0.) Den alten Balast loswerden: psycopg, psycopg2 und PostgreSQL deinstallieren und den Computer neu starten.

1.) Installiere dir unter Vista auf keinen Fall "Python für 64 Bit". Nimm weiterhin "Python für 32 Bit". Installiere dir das neueste Python 2.6.x. Spiele unter Windows gar nicht erst mit Python 3. Das bringts nicht. Wenn es irgendwelche Inkompatibilitäten gibt, dann lassen die sich im Nachhinein in kürzester Zeit im Programm anpassen. http://python.org/ftp/python/2.6.1/python-2.6.1.msi

2.) Installiere PostgreSQL. Am Besten nimmst du den "pgInstaller" und nicht den "One click installer". Dessen Sinn habe ich sowiso noch nicht verstanden. Nimm die Version "8.3.4" http://wwwmaster.postgresql.org/downloa ... .3.4-1.zip, denn dafür gibt es einen passenden Windows-Treiber für Python.
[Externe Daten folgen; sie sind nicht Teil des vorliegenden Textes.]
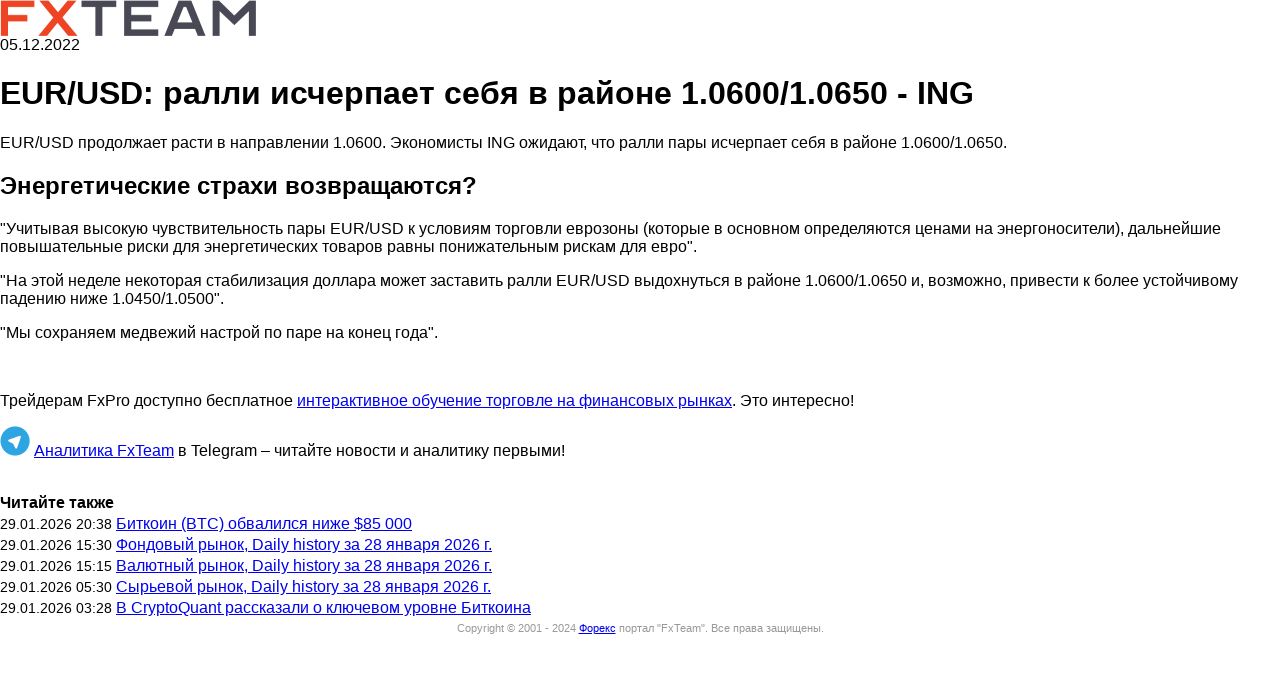

--- FILE ---
content_type: text/html; charset=utf-8
request_url: https://www.fxteam.ru/amp/forex/fxteam-news/258485.html
body_size: 2454
content:
<!doctype html>
<html ⚡ lang="en">
<head>
<meta charset="utf-8">
<title>EUR/USD: ралли исчерпает себя в районе 1.0600/1.0650 - ING -  05 декабрь 2022 | Новости рынка Форекс</title>
<meta name="description" content="EUR/USD продолжает расти в направлении 1.0600. Экономисты ING ожидают, что ралли пары исчерпает себя в районе 1.0600/1.0650. Энергетические страхи воз..." />
<link rel="canonical" href="https://www.fxteam.ru/forex/fxteam-news/258485.html" />
<meta name="viewport" content="width=device-width, minimum-scale=1,initial-scale=1">
<script async custom-element="amp-lightbox" src="https://cdn.ampproject.org/v0/amp-lightbox-0.1.js"></script>
<style amp-boilerplate>body{-webkit-animation:-amp-start 8s steps(1,end) 0s 1 normal both;-moz-animation:-amp-start 8s steps(1,end) 0s 1 normal both;-ms-animation:-amp-start 8s steps(1,end) 0s 1 normal both;animation:-amp-start 8s steps(1,end) 0s 1 normal both}@-webkit-keyframes -amp-start{from{visibility:hidden}to{visibility:visible}}@-moz-keyframes -amp-start{from{visibility:hidden}to{visibility:visible}}@-ms-keyframes -amp-start{from{visibility:hidden}to{visibility:visible}}@-o-keyframes -amp-start{from{visibility:hidden}to{visibility:visible}}@keyframes -amp-start{from{visibility:hidden}to{visibility:visible}}</style><noscript><style amp-boilerplate>body{-webkit-animation:none;-moz-animation:none;-ms-animation:none;animation:none}</style></noscript>
<script async custom-element="amp-fit-text" src="https://cdn.ampproject.org/v0/amp-fit-text-0.1.js"></script>
 <script async custom-element="amp-analytics" src="https://cdn.ampproject.org/v0/amp-analytics-0.1.js"></script>
<script async custom-element="amp-iframe" src="https://cdn.ampproject.org/v0/amp-iframe-0.1.js"></script>
<script async src="https://cdn.ampproject.org/v0.js"></script>
<style amp-custom>
body { font-family: Arial,Helvetica,sans-serif; }
div#page-wrapper { width: 100%; }
a.logo { background: url("/images/logos/fxteam.png") no-repeat scroll 0 0 transparent; background-size: 256px; width: 256px; height: 36px; display: block; }
.copyright { color: #999; float: left; font-size: 11px; line-height: 17px; padding: 0 0 30px; text-align: center; width: 100%; }
.amp-lastnews .lnitem { display:block; margin:3px 0; }
.amp-lastnews .lnitem span { font-size: 14px; }
a.begin-trade {
color: #FFFFFF;
display: block;
background-color: #52c0d4;
padding: 5px 0;
text-align: center;
clear: both;
text-decoration: none;
}
a.begin-trade:hover {
color: #FFFFFF;
background-color: #4cb4c7;
text-decoration: none;
}
.news-daily-polls1 { display: none; }
</style>
<script type="application/ld+json">
{
"@context": "http://schema.org",
"@type": "NewsArticle",
"headline": "EUR/USD: ралли исчерпает себя в районе 1.0600/1.0650 - ING -  05 декабрь 2022 | Новости рынка Форекс",
"description": "EUR/USD продолжает расти в направлении 1.0600. Экономисты ING ожидают, что ралли пары исчерпает себя в районе 1.0600/1.0650. Энергетические страхи воз...",
"name": "EUR/USD: ралли исчерпает себя в районе 1.0600/1.0650 - ING -  05 декабрь 2022 | Новости рынка Форекс",
"url": "https://www.fxteam.ru/amp/forex/fxteam-news/258485.html",
"mainEntityOfPage":{
"@type":"WebPage",
"@id":"https://www.fxteam.ru/amp/forex/fxteam-news/258485.html"
},
"thumbnailUrl": "https://www.fxteam.ru/images/logos/fxteam-logo-sq.png",
"dateCreated": "2022-12-05T00:00:00+03:00",
"datePublished": "2022-12-05T00:00:00+03:00",
"dateModified": "2022-12-05T00:00:00+03:00",
"author": {
"@type": "Organization",
"name": "FxTeam.ru"
},
"publisher": {
"@type": "Organization",
"name": "FxTeam.ru",
"logo": {
"@type": "ImageObject",
"url": "https://www.fxteam.ru/images/logos/fxteam.png",
"width": 322,
"height": 53
}
},
"image": {
"@type": "ImageObject",
"representativeOfPage": "true",
"url": "https://www.fxteam.ru/images/logos/fxteam-logo-sq.png",
"width": 700,
"height": 700
}
}
</script>
</head>
<body class="single single-post single-format-standard fullwidth">
 
<amp-analytics config="https://www.googletagmanager.com/amp.json?id=GTM-KMWRSWB&gtm.url=SOURCE_URL" data-credentials="include"></amp-analytics>
 
<div id="page-wrapper">
 
<div id="header">
 
<div id="logo">
<a href="/" class="logo"></a>
</div>
 
</div>
 

 
<div id="content-wrapper">
 
<div id="content">
 
<div class="padder">
 
<div id="post-content">


<div class="date">05.12.2022</div>
<div class="newstitle"><h1 class="h1cat33">EUR/USD: ралли исчерпает себя в районе 1.0600/1.0650 - ING</h1></div>



<div class="news-content"><p>EUR/USD продолжает расти в направлении 1.0600. Экономисты ING ожидают, что ралли пары исчерпает себя в районе 1.0600/1.0650.</p>  <h2 class="fxs_headline_medium">Энергетические страхи возвращаются?</h2>  <p>&quot;Учитывая высокую чувствительность пары EUR/USD к условиям торговли еврозоны (которые в основном определяются ценами на энергоносители), дальнейшие повышательные риски для энергетических товаров равны понижательным рискам для евро&quot;.</p>  <p>&quot;На этой неделе некоторая стабилизация доллара может заставить ралли EUR/USD выдохнуться в районе 1.0600/1.0650 и, возможно, привести к более устойчивому падению ниже 1.0450/1.0500&quot;.</p>  <p>&quot;Мы сохраняем медвежий настрой по паре на конец года&quot;.</p>  <p>&nbsp;</p><p>Трейдерам FxPro доступно бесплатное <a target="_blank" href="https://www.ib-fxpro.com/help-section/education?utm_source=fxteam_ru&utm_medium=text&utm_campaign=suffix">интерактивное обучение торговле на финансовых рынках</a>. Это интересно!</p><p class="telegram-channel">
					<amp-img alt="Аналитика FxTeam в Telegram" src="/i/telegram-logo.png" width="30" height="30" layout="fixed"></amp-img>
					<a target="_blank" href="https://t.me/fxteamru">Аналитика FxTeam</a> в Telegram – читайте новости и аналитику первыми!
					</p></div><br /><div class="amp-lastnews"><b>Читайте также</b><br>					<span class="lnitem"><span>29.01.2026 20:38</span> <a href="/amp/finance/298327.html">Биткоин (BTC) обвалился ниже $85 000</a></span>					<span class="lnitem"><span>29.01.2026 15:30</span> <a href="/amp/forex/fxteam-news/298317.html">Фондовый рынок, Daily history за 28 января 2026 г.</a></span>					<span class="lnitem"><span>29.01.2026 15:15</span> <a href="/amp/forex/fxteam-news/298315.html">Валютный рынок, Daily history за 28 января 2026 г.</a></span>					<span class="lnitem"><span>29.01.2026 05:30</span> <a href="/amp/forex/fxteam-news/298318.html">Сырьевой рынок, Daily history за 28 января 2026 г.</a></span>					<span class="lnitem"><span>29.01.2026 03:28</span> <a href="/amp/finance/298316.html">В CryptoQuant рассказали о ключевом уровне Биткоина</a></span></div>











</div>
 
</div>
 
</div>
 
<div class="clear"></div>
</div>
 
 
<div class="copyright">Copyright &copy; 2001 - 2024 <a href="https://www.fxteam.ru/" title="Forex"><span>Форекс</span></a> портал "<span>FxTeam</span>". <span>Все права защищены.</span></div>
 
</div>
 
</body>
</html>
Es wird wahrscheinlich in den nächsten Tagen einen neuen Treiber für 8.3.5 geben, aber darauf muss man ja nicht warten. Das kann man später updaten.

3.) Installiere "psycopg2". Das Findest du für Python 2.6.x hier: http://www.stickpeople.com/projects/pyt ... elease.exe
Diese EXE-Datei musst du nur mit einem Doppelklick ausführen und schon ist die Schnittstelle installiert.

4.) Ausprobieren: http://www.python-forum.de/topic-12304.html

mfg
Gerold
:-)
Ich hab das ganze mit Windows 7 versucht (und den inzwischen aktuellen Versionen (python 2.7.2 / PostGreSQL 9.0 / psycopg2-2.4.2.win32-py2.7-pg9.0.4-release.exe von http://www.stickpeople.com/projects/python/win-psycopg/). Bei der Installation erfolgt aber immer ein Abbruch:
psycopg2-2.4.2.win32-py2.7-pg9.0.4-release.exe funktioniert nicht mehr
Das Programm wird aufgrund eines Problems nicht richtig ausgeführt. Das Programm wird geschlossen und Sie werden benachrichtigt, wenn eine Lösung verfügbar ist.
Super, das Windows keine andere Fehlermeldung kreiiert. Hat jemand ne Idee, woran es liegen kann? Auf einem XP-Rechner hatte es super geklappt, aber bei meinem Windows7 streikt der Installer.

Falls jemand das Problem ebenfalls schon hatte und löste, wäre ich über ne Hilfe dankbar.